“Think of it! More than one thousand human lives forfeited to Judge Lynch form the South’s record for the past ten years. What a horrible record! It seems almost incredible that such lawlessness can exist in communities supposed to be civilized. Would to God it were but an evil dream and that I could to-day assure the world that this terrible condition is but the unfounded imagining of a nightmared mind.

“Lynching is a peculiarly revolting form of murder, and to tolerate it is to pave the way for anarchy and barbarism. It cannot be truthfully denied that one of the most potent factors militating against the progress of this country is this frequent resort to illegal execution, and before we can realize the full benefits of your natural inheritance, your laws—our laws—must be impartially enforced, property must be protected, and life sacredly guarded by rigid legal enforcement, backed by an elevated public conception of duty.

“It is no greater crime for one man to seize a brother man and take his life than it is for a lawless multitude to do the same act. The first, if there be any difference, is less criminal than the latter for it, at least often has the merit of individual courage and the plea for revenge on the ground of personal injury. But when a man is deprived of his liberty by incarceration in the jail and thus shorn of his power of self protection, it is the acme of dishonor and cowardice to wrest him from the grasp of the law and deprive him of his life upon evidence that possibly might not convict him before a jury.

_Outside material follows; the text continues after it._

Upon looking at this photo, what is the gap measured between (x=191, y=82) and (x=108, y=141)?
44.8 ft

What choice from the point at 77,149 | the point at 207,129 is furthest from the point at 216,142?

“I do not wish to be understood as saying that brave and good men do not sometimes, under strong excitement, participate in this outrage against human rights and organized society, for it is a fact that such rebellions are not infrequently led by the most prominent citizens, and, from this very fact, it is the more to be deplored.

“My friends, have you never thought to what this practice may lead? Has the frequency of mob violence no alarming indications for you? Directed, as it more often is, against our negro population, instead of making better citizens of the depraved and deterring them from crime, it has a tendency to cultivate a race prejudice and stir up the worst of human passions. It is inculcating a disregard of law because it ignores that greatest principle of freedom—that every man is to be considered innocent until proven to be guilty by competent testimony.

“Judge Lynch is the enemy of law and strikes at the very foundation of order and civil government. His rule is causing large classes to feel that the law of the land affords them no protection. The courts furnish an adequate remedy for every wrong. One legal death on the scaffold has a more salutary effect than a score of mob executions. The former teaches a proper dread of offended law, leaves no unhealing wounds in the hearts of the living, stirs up no revengeful impulses, creates no feuds and causes no retaliatory murders. What a field of home mission stretches before us! We owe it to the South to remove this blot on our good name. Let us hasten the day when Judge Lynch shall be spoken of with a shudder, as a hideous memory.

“This pitiful people, our former slaves, if instructed by intelligent ministers and teachers, might be delivered from the cramped mind, freed from the brutalized spirit which causes these crimes among us. They are naturally a religious people and this principle, which seems to be strong within them, under the guidance of an earnest enlightened ministry, might prove to be the key to the race problem find open up a social and political reformation, unequalled in modern times.

“Already the negro race is doing much for its own advancement and good. To-day there are thirty-five thousand negro teachers in the elementary schools of the South. Six hundred ministers of the gospel have been educated in their own theological halls. They own and edit more than two hundred newspapers. They have equipped and maintain more than three hundred lawyers and four hundred doctors and have accumulated property which is estimated at more than two hundred and fifty millions. I note this fact with pleasure. It makes them better citizens by holding a stake in their community. Let us show our appreciation of what they have already done by helping them to do more.”

CHAPTER VII.

The strange faces, the new scene, the suddenness of the call had shaken Elliott’s self-possession, and he breathed a sigh of relief as he finished his speech.